I have been in want of a loonie (our Canadian $1 coin) more times than I can count when stopping for groceries at No Frills. And shopping for a family of six with a little handheld basket is next door to impossible. But without that shiny gold coin, the big yellow carts are off limits. It’s an ingenious idea really, to ensure the prompt return of those carts in neat order; but a frazzled mom already trying to squeeze too much into her day just can’t be expected to squeeze a cartload of groceries into a basket.
Today it’s a quick stop on the way home from swimming lessons to pick up pizza toppings for supper tonight. I open the console between the front seats of my minivan and smile with a sigh of relief to see my loonie in its designated spot.
Twenty minutes later, groceries packed neatly in the back of my van, I am dutifully returning my yellow cart to retrieve my loonie for safe keeping until next time. A young mother walks up with a toddler on her hip.

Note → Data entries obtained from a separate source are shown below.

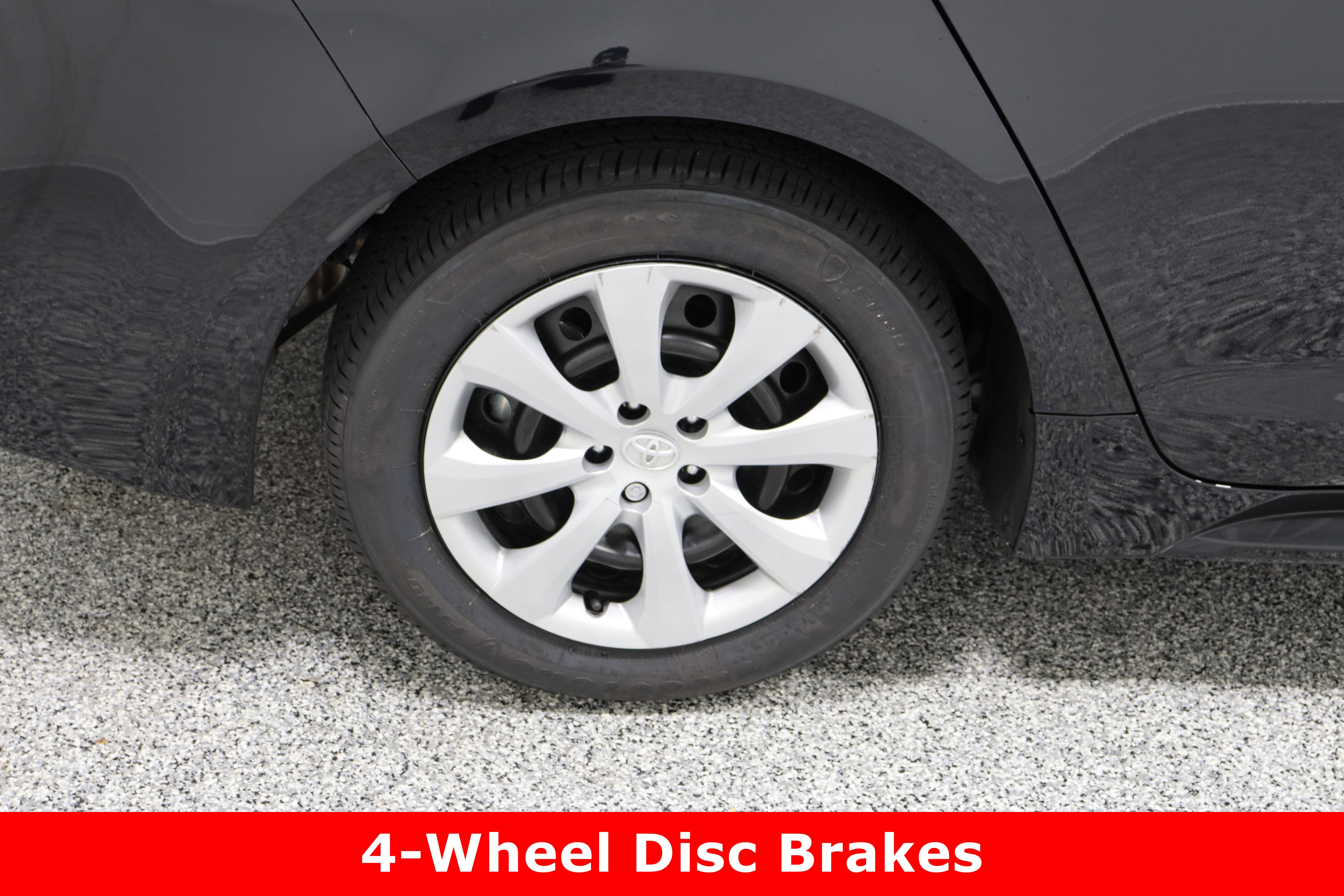 Certified 2025 Toyota Corolla LE image 6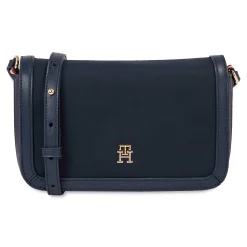 TOMMY HILFIGER Bolsos AW0AW15700 DW6 SPACE BLUE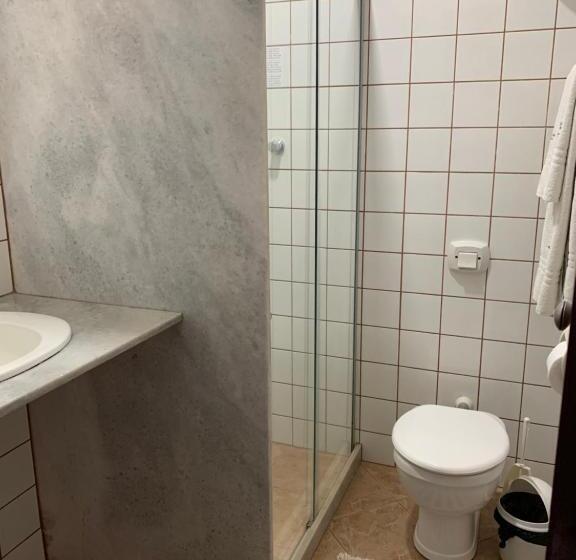 Семейные Апартаменты, Residenza Canoa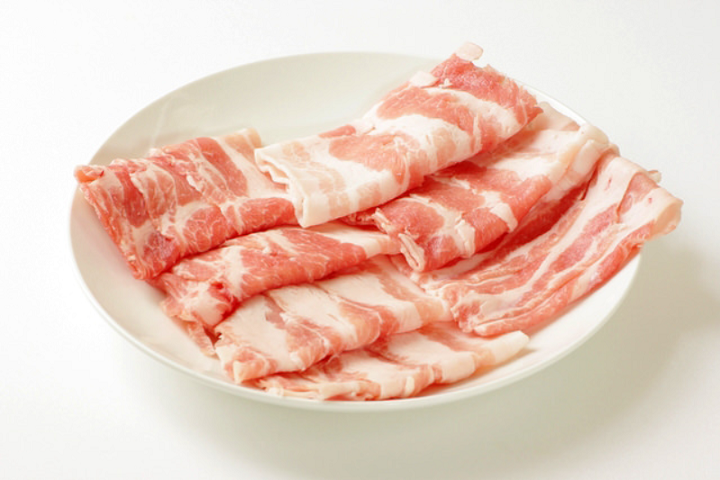 バラ スライス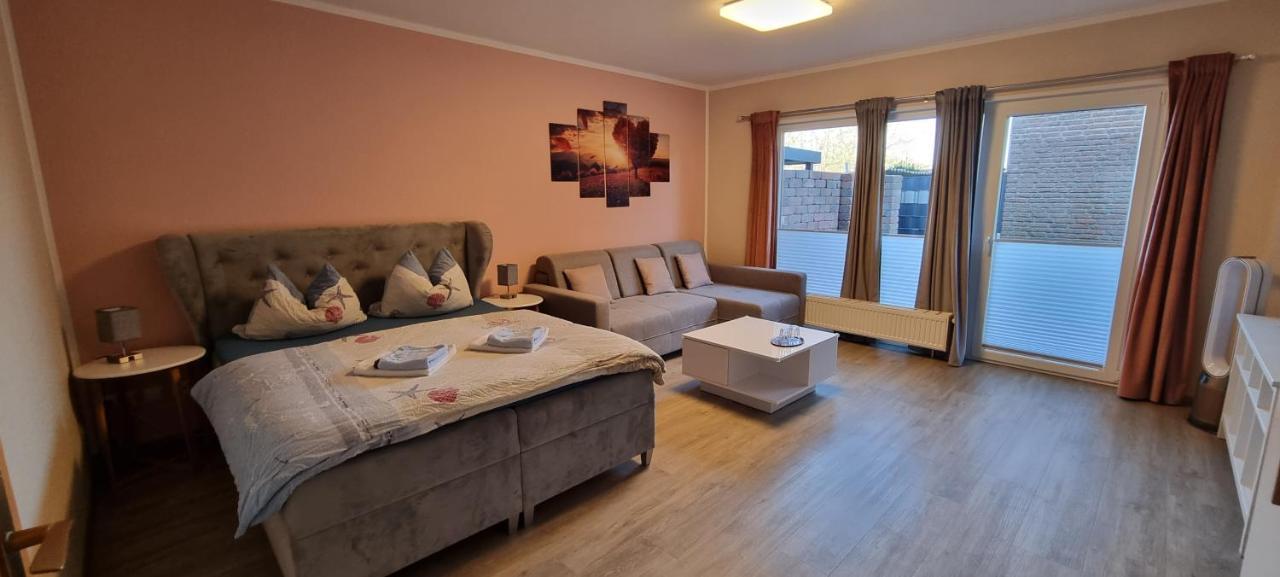 Double Room Terrace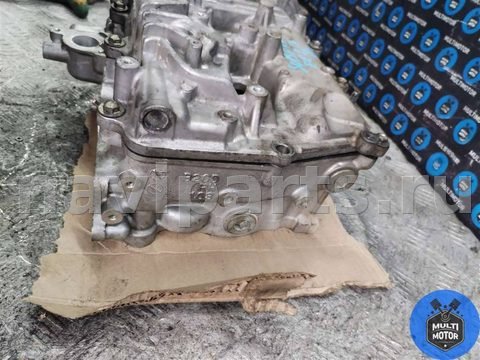 Головка блока цилиндров Subaru Outback, 2017 г., арт. 00131326, фото 4
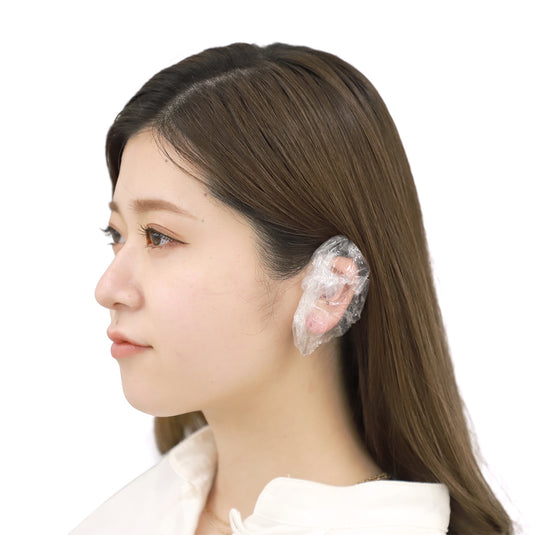 Stretchable Ear Caps (Pack of 100)
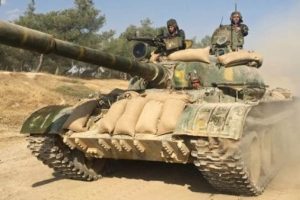 Katar: Suriye'ye kara harekatı ABD ile birlikte planlandı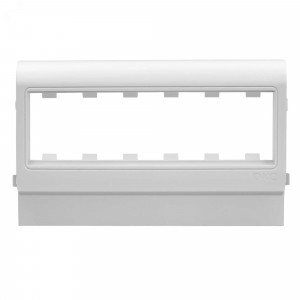 Рамка-суппорт 6мод. PDA3-DN 100 под Viva 10353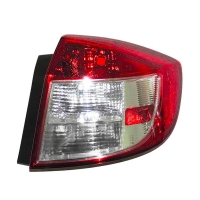 Suzuki Sx4 Sedan Stop Lambası Sağ 2008-2013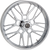 ARLEN NESS 330-005 Rim - Split-Spoke - Chrome - 21x3.5 - Split-Spoke Chrome 21x3.5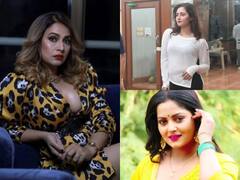 Bhojpuri Actresses Divorce: इन भोजपुरी अभिनेत्रियों ने तलाक के बाद कर ली शादी से तौबा, अब तक हैं सिंगल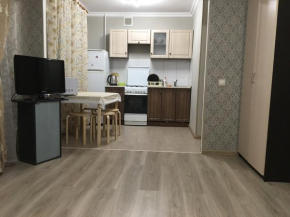 Apartments on Khabarovskaya street Moscow
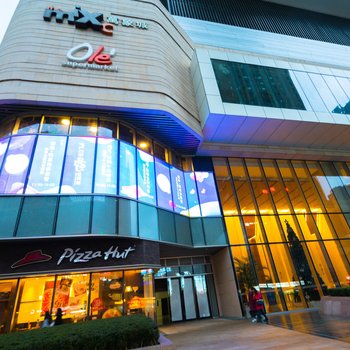 重庆骄阳普通公寓酒店提供图片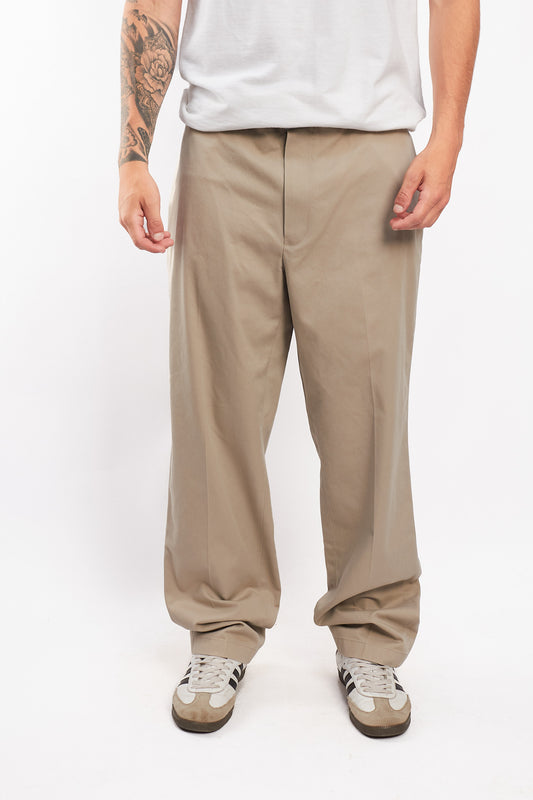 Brooks Brothers Khakhi Chino (36/38)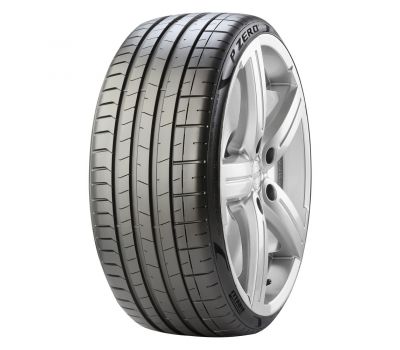  Pirelli P ZERO- SC 275/40/R20 106W XL vara 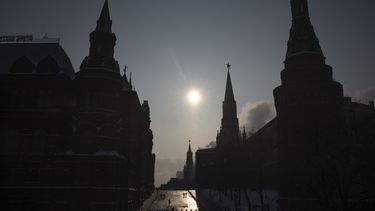 EEUU anuncia nuevas sanciones contra Rusia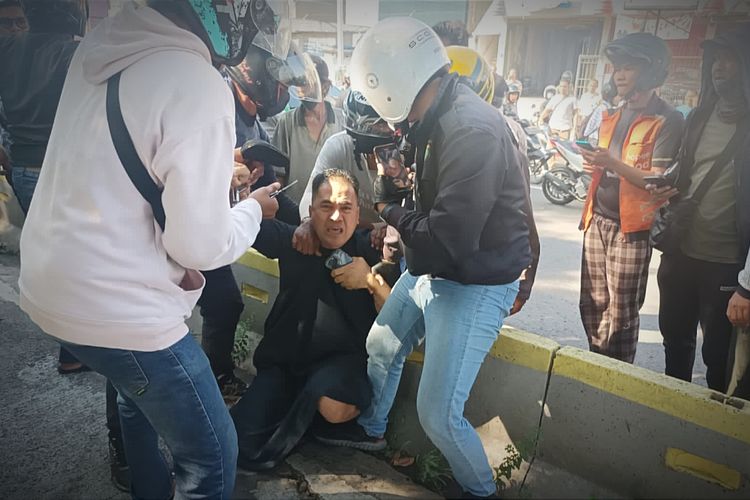 Bukan Saipul Jamil Target Penangkapan Polisi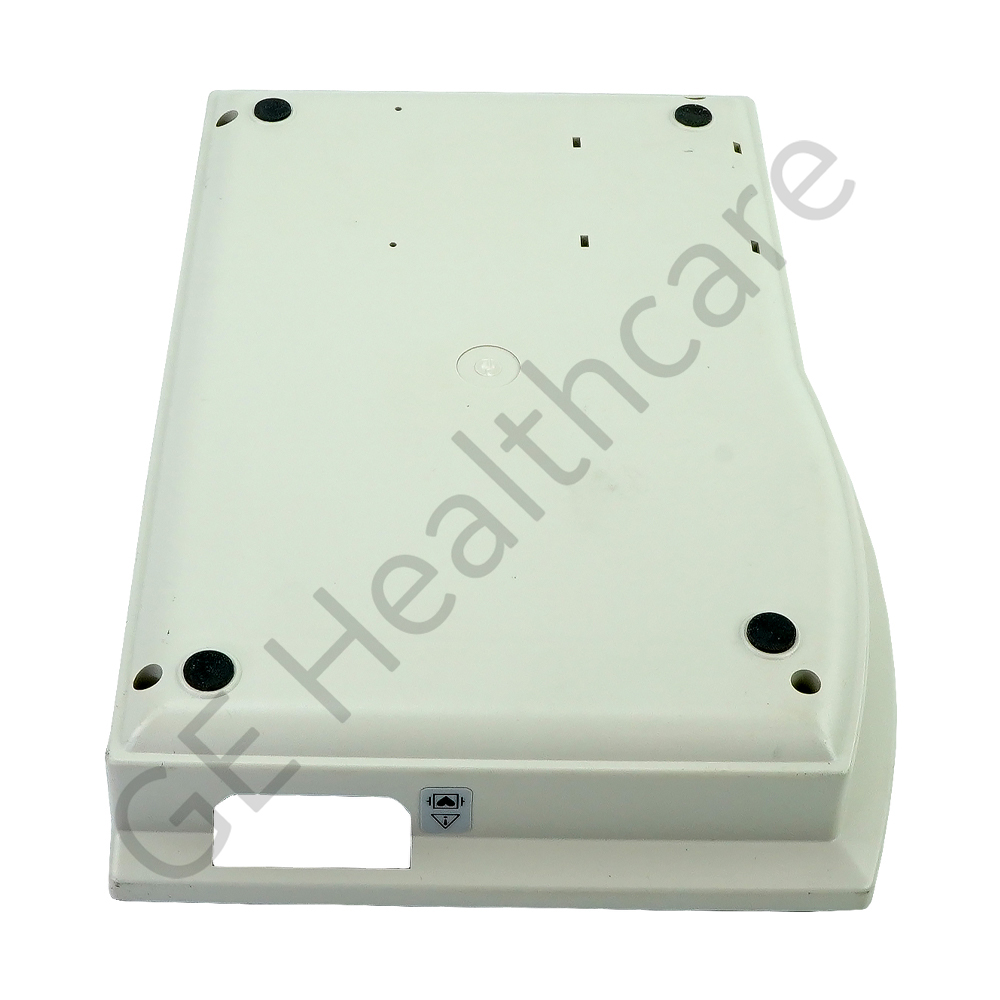 Casing Base Lower Shell Casing Base Lower Shell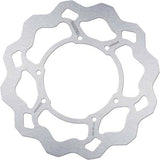 Disco Freno Anteriore Fisso Onda - Galfer Compatibile Con Beta Rr-T 50 (1999-2001)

She looks confusedly at the long line of nested carts, trying to figure out how to claim one for herself.
“You just need a loonie,” I say, trying to sound chipper, as if it’s no big deal. But I well know what a deal breaker it can be when you show up loonie-less for a grocery run.
She digs in her wallet. “I don’t know if I have a dollar,” she answers, fumbling. Her foreign accent is thick. Perhaps this is her first foray to No Frills. I smile kindly, telling her they also have baskets just inside the door. I head back to my van, leaving her still trolling the depths of her change purse.
By the time I open my driver’s side door, the voice whispering for me to hand over my coveted coin is now roaring. I know what I need to do. Haven’t I spent years of my life learning to be responsive to such promptings? And in much bigger, life-altering ways than this. Will I respond to this seemingly insignificant poke? Surely God can replace my sanctified loonie, I reason. Suddenly I’m curious what’s in my own wallet. Wouldn’t it be just like Him to have already provided an extra one? Oh, me of little faith! I open my purse to find exactly that.
“I’ll be right back,” I say to my kids and dash to the store entrance. I hurry through the front doors and find my blonde friend, actually a perfect stranger, standing in the produce section. She’s still juggling her toddler and now a grocery basket too, while holding her phone to her ear. She sees me coming.
“This is for you,” I say sheepishly, holding out the gold coin. She looks incredulous and drops her phone from her ear.
“For me?” she asks in disbelief.
“Yes! For you.”
With a wide grin she turns her eyes toward the ceiling and says in her heavy accent, “Thank You, Lord!” I’m startled. Perhaps I was expecting her to thank me. But somehow she knew who to really thank for this small provision. And so do I.
Would I have been responsive enough to give her the only dollar I had? I don’t know. But what I do know is that God was gracious enough to provide for both of us. She knew exactly who deserved the credit for my puny gift. And I am humbled to think that my Heavenly Father cares about my insignificant needs for next week’s shopping trip too.
“Yes, thank the Lord!” I say, pointing my praise in the direction of her gaze. We both know who to thank — the God who provides for every frazzled mom as she learns to listen to His voice and trust Him for every dollar, for every step.
Every good and perfect gift is from above, coming down from the Father of the heavenly lights, who does not change like shifting shadows. – James 1:17
And whatever you do, whether in word or deed, do it all in the name of the Lord Jesus, giving thanks to God the Father through him. – Colossians 3:17
Erin. I loved this story. It was both a small thing and a big thing. On that day , at that moment to a harassed young mom God used you to show his enormous love to another of his children. Both of you were blessed and encouraged. The small acts of kindness can accomplish some of the greatest things in God’s kingdom.